Les trois nouveaux arrivants se tournèrent vers le garçon qui avait eu le temps de se reprendre. Il commença son récit, un peu plus calme :

- "J'ai commencé à faire le tour du quartier en partant d'ici en faisant le tour des pâtés de maison et en élargissant toujours le cercle. Tous les habitants sont terrés chez eux. Le bouche-à-oreille a apparemment bien fonctionné et tout le monde est plus ou moins au courant qu'il se trame quelque chose. J'avais parcouru trois blocs quand je suis tombé sur un premier barrage. Il y avait les militaires anti-émeutes avec casques, boucliers et barrières mobiles. J'ai attendu un peu pour voir s'ils laissaient passer du monde mais non : il y avait des gens qui voulaient rentrer chez eux et ils n'ont pas pu passer. Alors j'ai fait demi-tour et je suis allé voir dans les autres rues. Et c'est pareil partout. Ils quadrillent les rues à trois blocs d'ici. Dans la calle de las Estrellas, derrière le barrage, j'ai vu du monde s'agiter mais je n'ai pas pu m'attarder. Les militaires se sont mis en marche. Ils ont des radios et toutes les équipes communiquent."

Le débit de parole du garçon s'était accéléré sur la fin de son discours. Georgi et Joy avaient donc perdu le fil de son récit. Largo s'en rendit compte et l'arrêta. Se tournant vers ses amis, il leur fit un bref topo de la situation.

- "A l'évidence, ils ont décidé de nous encercler pour ne nous laisser aucune chance de fuite. On s'en doutait déjà, mais là, ça a le mérite d'être une certitude." Constata Joy.
- "La calle de las Estrellas, c'est quelle rue ?" demanda Georgi en espagnol à l'attention de Picasso.
- "Celle par laquelle nous sommes arrivés." Répondit l'enfant.
- "Donc c'est celle qui vient du centre-ville ?" observa Simon en se souvenant de leur trajet un peu plus tôt.

Ana hocha la tête.

- "Effectivement. Vous pensez que ce sont déjà des journalistes qui sont derrière le barrage ?" questionna-t-elle, une lueur d'espoir au fond des yeux.
- "C'est une possibilité. Il y a une radio ici ?" demanda Largo en parcourant la pièce des yeux sans trouver quoi ce soit qui y ressemble.

Solana sauta sur ses pieds et se dirigea vivement dans la cuisine.

- "Por aca !" l'entendirent-ils s'exclamer.

Ils se dirigèrent vers la pièce.
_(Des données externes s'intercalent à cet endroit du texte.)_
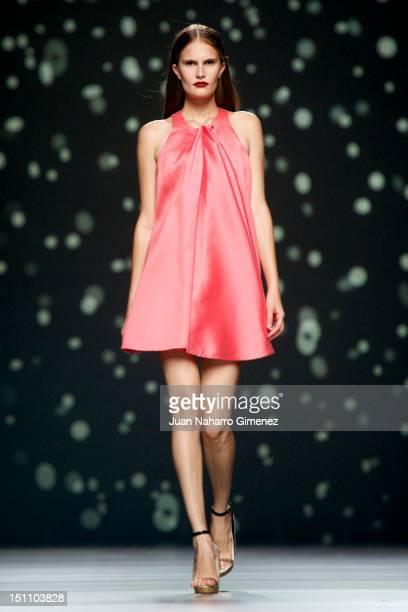 A model walks the runway in the AA de Amaya Arzuaga fashion show during the Cibeles Madrid Fashion Week Spring/Summer 2013 at Ifema on September 1...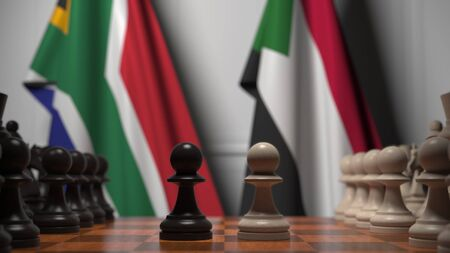 Flags of South Africa and Sudan behind pawns on the chessboard. Chess game or political rivalry related 3D rendering 免版税图像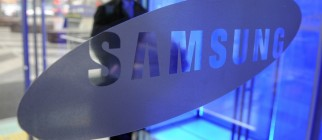 A visitor walks past the logo of Samsung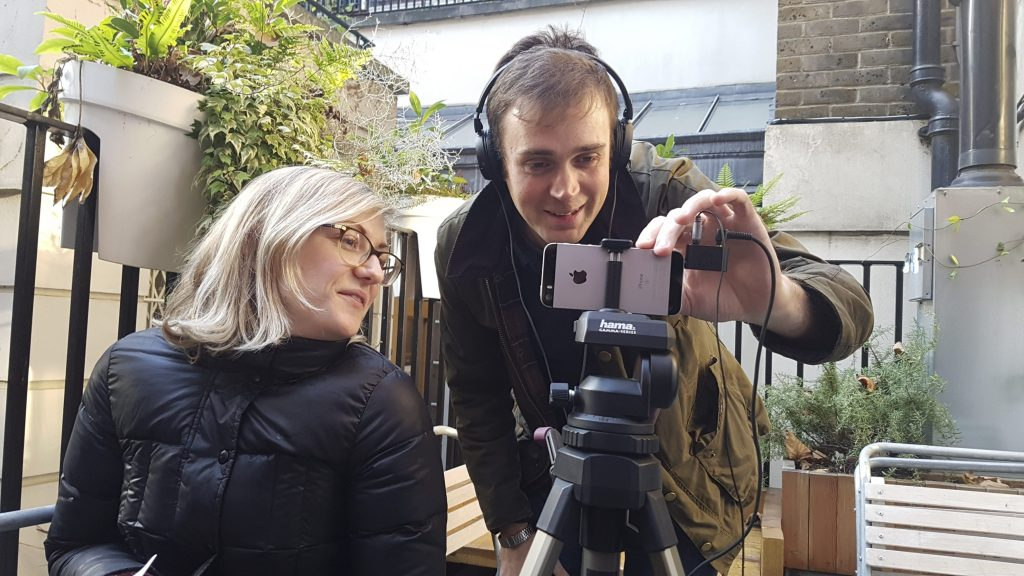 a man and woman using a smartphone on a tripod to conduct an interview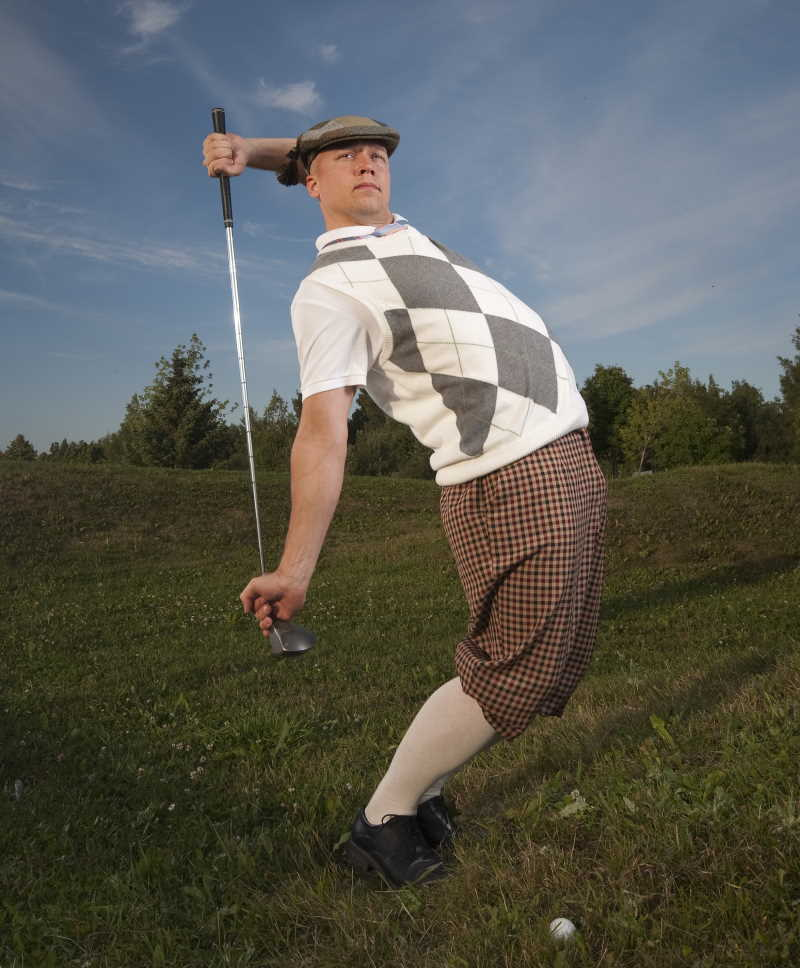 golfer with fairway wood in the ruff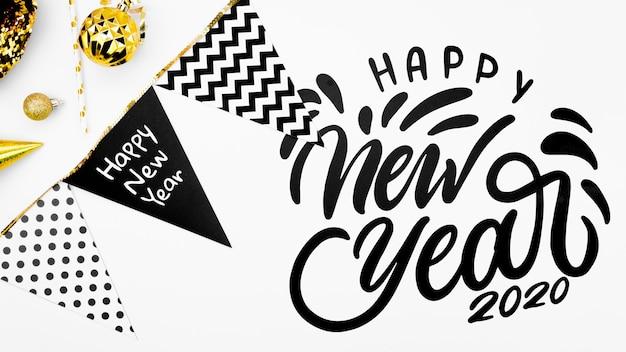 Iscrizione di felice anno nuovo con ghirlanda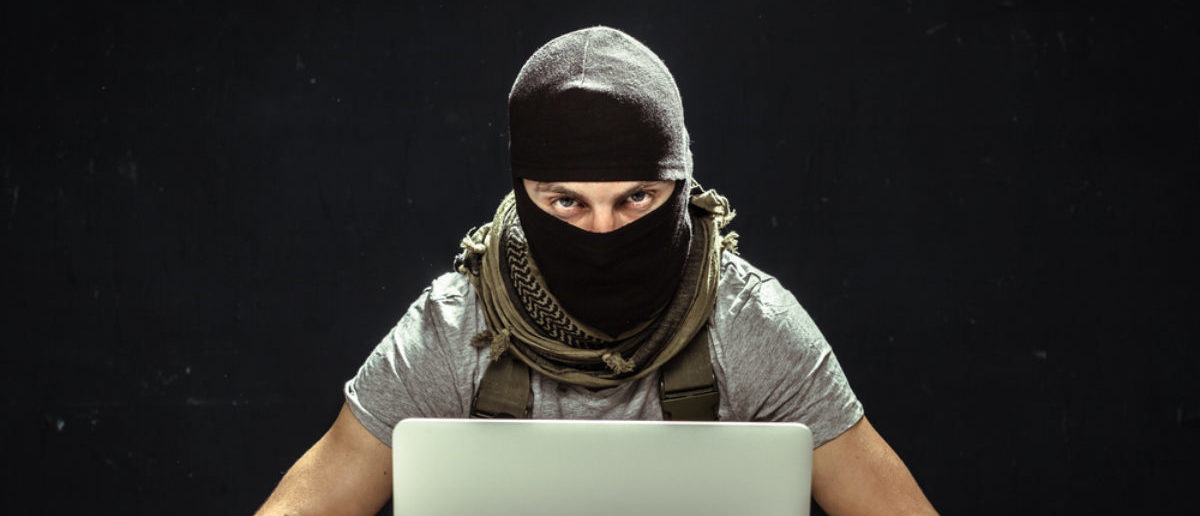 A terrorist works on his computer. Source: FabrikaSimf/Shutterstock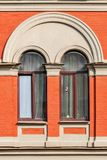 Two windows with arch. Two windows with white arches in the background of wall of red brick. From the window of Saint Petersburg Royalty Free Stock Images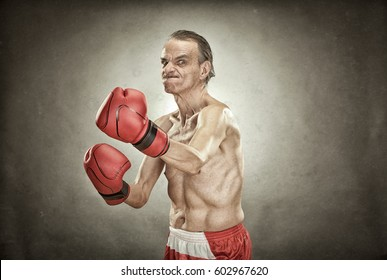 senior boxer man with red gloves old portrait on textured background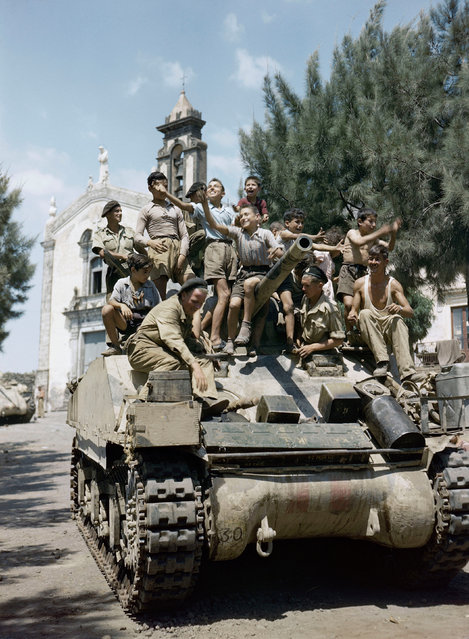 Children aboard a Sherman tank of the 3rd County of London Yeomanry in Sicily, August 1943. (Photo by IWM/PA Wire)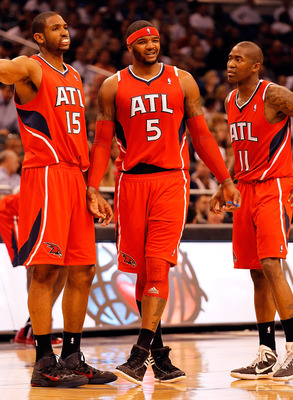 ORLANDO, FL - APRIL 19:  Josh Smith #5 of the Atlanta Hawks stands with Al Horford #15 and Jamal Crawford #11 after a technical foul is called on Smith against the Orlando Magic during Game Two of the Eastern Conference Quarterfinals of the 2011 NBA Playo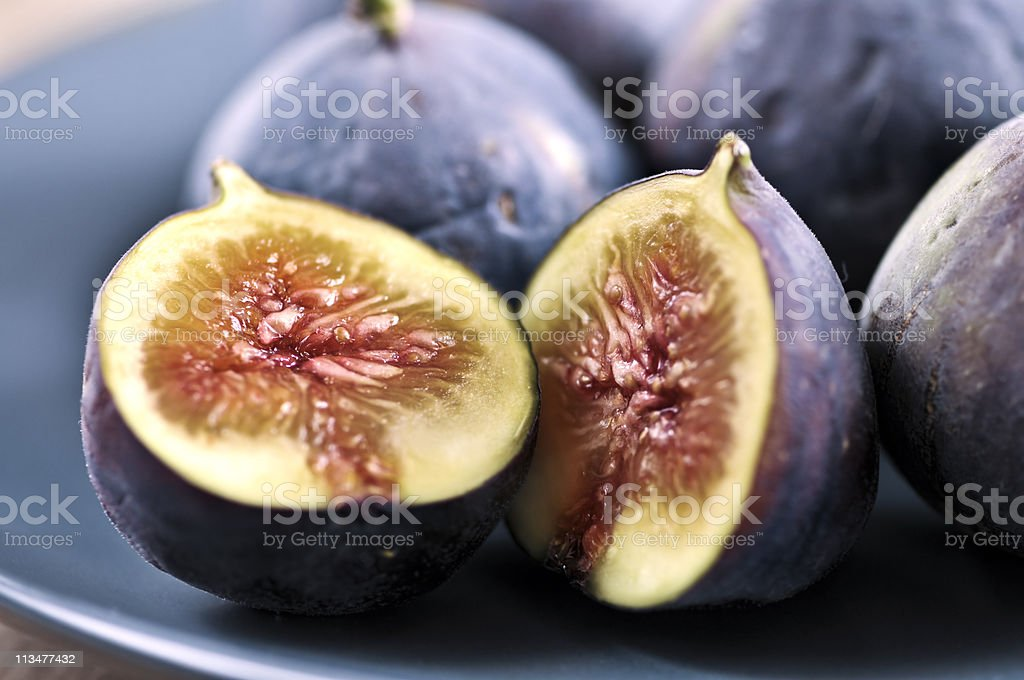Blue plate of sliced figs on a wooden table stock photo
Effectivement, sur l'étagère trônait un vieux poste qui semblait avoir bien vécu. Largo l'alluma, cherchant à capter une fréquence.

- "Quelle heure est-il ?"
- "Presque neuf heures trente." Répondit Joy après un rapide coup d'œil sur sa montre.
- "Ana, Simon, vous essayez de trouver des informations. Il doit bien y avoir un journal à neuf heures et demie. Ca nous permettra de savoir si on fait déjà la une ou si nous n'avons pas été suffisamment vite."
- "Et nous ?" demanda Joy à qui l'inaction pesait.
- "Je vais essayer de joindre Astrid et toi ton copain à CNN. Ca nous permettra peut-être de savoir ce qu'il en est de l'autre côté."

Georgi tendit son portable à Largo puis, récupérant le Glock de Joy et un chargeur, il se dirigea vers la porte.

- "Je vais jeter un œil dehors."
- "Fais attention." Murmura Joy avec une moue un peu anxieuse.

Leurs prunelles s'accrochèrent un instant avant que le Russe se détourne et franchisse la porte. Joy laissa un moment ses yeux fixés sur la porte refermée. Sentant le regard insistant de Largo dans son dos, elle se retourna et eut un sourire las.

- "Ca va aller ?" demanda le jeune homme, concerné.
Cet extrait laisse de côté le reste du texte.